Nortel – $4.5B
Nortel Networks Corporation holds the distinction of generating the highest grossing patent sale in history. In 2012, Nortel, then a multi-national telecommunications and data networking equipment manufacturer, sold its last major asset out of bankruptcy — 6000 US and foreign patents encompassing fundamental 4G wireless, data networking, optical voice, internet and semiconductor technologies. The patents commanded a purchase price of $4.5B from a consortium of prominent technology companies.
AOL – $1B
On the heels of the Nortel transaction, AOL sold more than 800 key internet patents to Microsoft and Facebook. Although a distant second place to Nortel in terms of total dollars, the AOL transaction comes in first when viewed by its per patent price ($1.2M) which is nearly double that obtained by Nortel.
Kodak – $527M
Kodak’s 2013 sale of digital imaging patents lands in third place by gross revenue and per patent price. What is astounding about this sale, however, is the unique group of buyers (product producing companies and non-practicing entities) that banded together to purchase and then parcel out the assets for different strategic (defensive and offensive) purposes. The valuation is also significant given the publicly available encumbrances on the patents resulting from Kodak’s many years of aggressive licensing.

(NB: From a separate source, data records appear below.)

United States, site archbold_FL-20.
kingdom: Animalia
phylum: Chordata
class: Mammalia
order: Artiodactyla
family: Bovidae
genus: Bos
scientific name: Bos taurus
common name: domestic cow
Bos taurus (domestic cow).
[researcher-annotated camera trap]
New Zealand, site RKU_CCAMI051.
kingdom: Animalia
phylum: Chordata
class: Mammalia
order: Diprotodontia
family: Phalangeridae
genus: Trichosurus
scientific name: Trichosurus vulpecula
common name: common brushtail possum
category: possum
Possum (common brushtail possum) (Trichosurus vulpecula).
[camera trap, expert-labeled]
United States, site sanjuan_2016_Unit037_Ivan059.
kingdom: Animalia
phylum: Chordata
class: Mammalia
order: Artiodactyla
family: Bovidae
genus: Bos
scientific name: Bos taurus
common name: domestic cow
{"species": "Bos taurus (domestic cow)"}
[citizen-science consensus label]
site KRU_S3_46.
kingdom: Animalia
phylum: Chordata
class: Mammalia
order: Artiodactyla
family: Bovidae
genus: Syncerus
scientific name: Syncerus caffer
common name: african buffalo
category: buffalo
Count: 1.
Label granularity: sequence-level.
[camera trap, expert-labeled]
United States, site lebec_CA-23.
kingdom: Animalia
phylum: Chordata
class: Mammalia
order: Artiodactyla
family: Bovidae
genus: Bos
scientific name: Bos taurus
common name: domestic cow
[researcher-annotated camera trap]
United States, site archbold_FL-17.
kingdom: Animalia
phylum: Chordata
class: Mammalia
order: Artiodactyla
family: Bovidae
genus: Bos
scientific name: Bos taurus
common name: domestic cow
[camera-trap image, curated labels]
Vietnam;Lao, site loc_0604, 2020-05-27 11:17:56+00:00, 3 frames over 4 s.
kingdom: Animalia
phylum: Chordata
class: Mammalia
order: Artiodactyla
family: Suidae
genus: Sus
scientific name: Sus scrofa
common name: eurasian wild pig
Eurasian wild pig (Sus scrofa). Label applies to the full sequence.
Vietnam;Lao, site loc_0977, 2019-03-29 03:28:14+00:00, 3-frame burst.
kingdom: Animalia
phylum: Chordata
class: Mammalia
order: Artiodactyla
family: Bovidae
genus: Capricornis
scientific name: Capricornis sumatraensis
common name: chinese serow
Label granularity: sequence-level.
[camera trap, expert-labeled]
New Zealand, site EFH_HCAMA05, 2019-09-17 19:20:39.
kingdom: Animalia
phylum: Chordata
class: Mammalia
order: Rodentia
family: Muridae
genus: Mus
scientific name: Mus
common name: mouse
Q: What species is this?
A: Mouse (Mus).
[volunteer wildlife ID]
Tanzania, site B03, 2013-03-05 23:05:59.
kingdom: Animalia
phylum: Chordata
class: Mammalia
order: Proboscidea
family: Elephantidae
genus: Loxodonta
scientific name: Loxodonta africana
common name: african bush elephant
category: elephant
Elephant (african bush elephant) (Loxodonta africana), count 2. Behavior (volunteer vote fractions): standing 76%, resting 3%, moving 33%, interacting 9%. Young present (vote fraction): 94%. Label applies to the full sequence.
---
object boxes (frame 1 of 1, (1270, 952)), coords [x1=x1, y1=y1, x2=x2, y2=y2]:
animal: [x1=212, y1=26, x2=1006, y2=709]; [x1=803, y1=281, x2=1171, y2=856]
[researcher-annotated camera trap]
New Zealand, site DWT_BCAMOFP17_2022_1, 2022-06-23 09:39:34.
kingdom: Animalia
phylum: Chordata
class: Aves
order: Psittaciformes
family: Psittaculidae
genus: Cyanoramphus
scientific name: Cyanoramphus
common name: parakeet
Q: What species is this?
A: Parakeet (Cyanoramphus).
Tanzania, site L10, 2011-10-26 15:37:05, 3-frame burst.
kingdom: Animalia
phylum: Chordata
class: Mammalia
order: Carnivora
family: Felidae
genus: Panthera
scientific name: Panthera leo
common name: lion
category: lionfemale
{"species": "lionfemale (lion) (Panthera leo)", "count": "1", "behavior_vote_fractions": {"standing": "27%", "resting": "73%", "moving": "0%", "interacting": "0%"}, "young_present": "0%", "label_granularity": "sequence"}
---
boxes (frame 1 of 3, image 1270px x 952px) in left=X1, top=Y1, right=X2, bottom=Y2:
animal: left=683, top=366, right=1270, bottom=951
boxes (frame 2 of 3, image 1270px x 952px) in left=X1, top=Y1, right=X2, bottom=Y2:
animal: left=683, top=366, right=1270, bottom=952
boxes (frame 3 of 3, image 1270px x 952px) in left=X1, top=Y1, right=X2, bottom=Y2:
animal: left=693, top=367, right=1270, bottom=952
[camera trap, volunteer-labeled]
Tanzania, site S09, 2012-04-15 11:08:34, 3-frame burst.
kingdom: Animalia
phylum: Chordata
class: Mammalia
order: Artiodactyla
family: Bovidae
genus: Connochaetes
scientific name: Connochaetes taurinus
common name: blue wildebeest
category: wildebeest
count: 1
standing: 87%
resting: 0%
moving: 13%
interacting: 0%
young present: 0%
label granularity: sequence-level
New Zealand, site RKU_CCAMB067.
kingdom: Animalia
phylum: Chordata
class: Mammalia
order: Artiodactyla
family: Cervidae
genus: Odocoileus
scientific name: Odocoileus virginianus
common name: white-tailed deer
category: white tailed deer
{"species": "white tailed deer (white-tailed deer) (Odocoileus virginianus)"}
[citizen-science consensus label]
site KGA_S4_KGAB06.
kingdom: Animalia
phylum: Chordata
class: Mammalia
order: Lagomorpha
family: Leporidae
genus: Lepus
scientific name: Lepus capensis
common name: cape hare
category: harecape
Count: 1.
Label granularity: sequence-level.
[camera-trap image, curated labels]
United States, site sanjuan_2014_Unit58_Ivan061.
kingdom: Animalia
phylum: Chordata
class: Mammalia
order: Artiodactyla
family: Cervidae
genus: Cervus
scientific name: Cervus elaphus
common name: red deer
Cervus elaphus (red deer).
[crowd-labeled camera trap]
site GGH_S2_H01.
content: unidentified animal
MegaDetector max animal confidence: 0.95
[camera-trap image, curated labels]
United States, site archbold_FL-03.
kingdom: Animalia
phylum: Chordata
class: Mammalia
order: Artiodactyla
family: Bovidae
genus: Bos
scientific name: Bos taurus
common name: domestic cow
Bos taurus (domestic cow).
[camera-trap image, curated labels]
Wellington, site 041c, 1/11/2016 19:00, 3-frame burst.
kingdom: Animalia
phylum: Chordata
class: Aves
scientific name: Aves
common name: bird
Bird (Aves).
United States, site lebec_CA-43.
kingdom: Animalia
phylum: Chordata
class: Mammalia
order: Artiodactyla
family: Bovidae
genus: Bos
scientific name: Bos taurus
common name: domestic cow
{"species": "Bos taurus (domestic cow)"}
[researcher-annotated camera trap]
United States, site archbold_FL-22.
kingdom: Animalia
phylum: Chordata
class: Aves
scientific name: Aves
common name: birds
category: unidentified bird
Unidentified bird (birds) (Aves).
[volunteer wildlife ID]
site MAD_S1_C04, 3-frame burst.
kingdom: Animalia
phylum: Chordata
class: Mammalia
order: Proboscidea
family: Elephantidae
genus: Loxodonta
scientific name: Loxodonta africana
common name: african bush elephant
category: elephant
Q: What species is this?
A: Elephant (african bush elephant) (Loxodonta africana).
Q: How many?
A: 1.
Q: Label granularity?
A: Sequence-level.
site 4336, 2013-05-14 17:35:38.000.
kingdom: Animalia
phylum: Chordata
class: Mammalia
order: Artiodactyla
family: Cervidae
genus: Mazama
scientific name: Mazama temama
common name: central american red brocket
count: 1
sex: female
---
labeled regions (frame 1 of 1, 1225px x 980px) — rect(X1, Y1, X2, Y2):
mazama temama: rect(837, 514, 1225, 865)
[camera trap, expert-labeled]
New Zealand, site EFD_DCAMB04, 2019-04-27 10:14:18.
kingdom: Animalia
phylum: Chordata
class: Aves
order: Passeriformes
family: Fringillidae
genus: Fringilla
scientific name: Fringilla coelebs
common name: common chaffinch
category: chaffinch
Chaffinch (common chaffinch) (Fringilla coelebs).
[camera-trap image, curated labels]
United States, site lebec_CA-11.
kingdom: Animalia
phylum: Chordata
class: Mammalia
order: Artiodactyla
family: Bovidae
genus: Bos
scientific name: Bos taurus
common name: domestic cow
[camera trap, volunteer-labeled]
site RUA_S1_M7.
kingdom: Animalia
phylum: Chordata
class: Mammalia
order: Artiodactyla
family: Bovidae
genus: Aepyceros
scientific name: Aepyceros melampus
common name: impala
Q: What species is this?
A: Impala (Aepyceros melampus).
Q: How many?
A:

Texas Instruments is credited as the founder of modern day patent licensing having successfully turned its stockpile of patents into cash in the mid 1980’s (and continuing to this day) through intensive patent licensing. In the process, TI saved itself from bankruptcy. A decade and a half and an estimated $4B later, TI fundamentally changed how companies view patents — as valuable business assets that should be carefully and strategically developed for monetization. By 1992, TI was earning $400M a year from patent licensing — 40% more than its yearly operating income. Fast forward to today, and TI’s current licensing revenue exceeds $1B a year – every year. In the mid -1990’s, IBM began its own aggressive campaign to monetize its portfolio and similarly now generates in excess of $1B a year from patent licensing. Google and Microsoft followed suit in the early 2000s and likewise generate billions of dollars every year through patent monetization.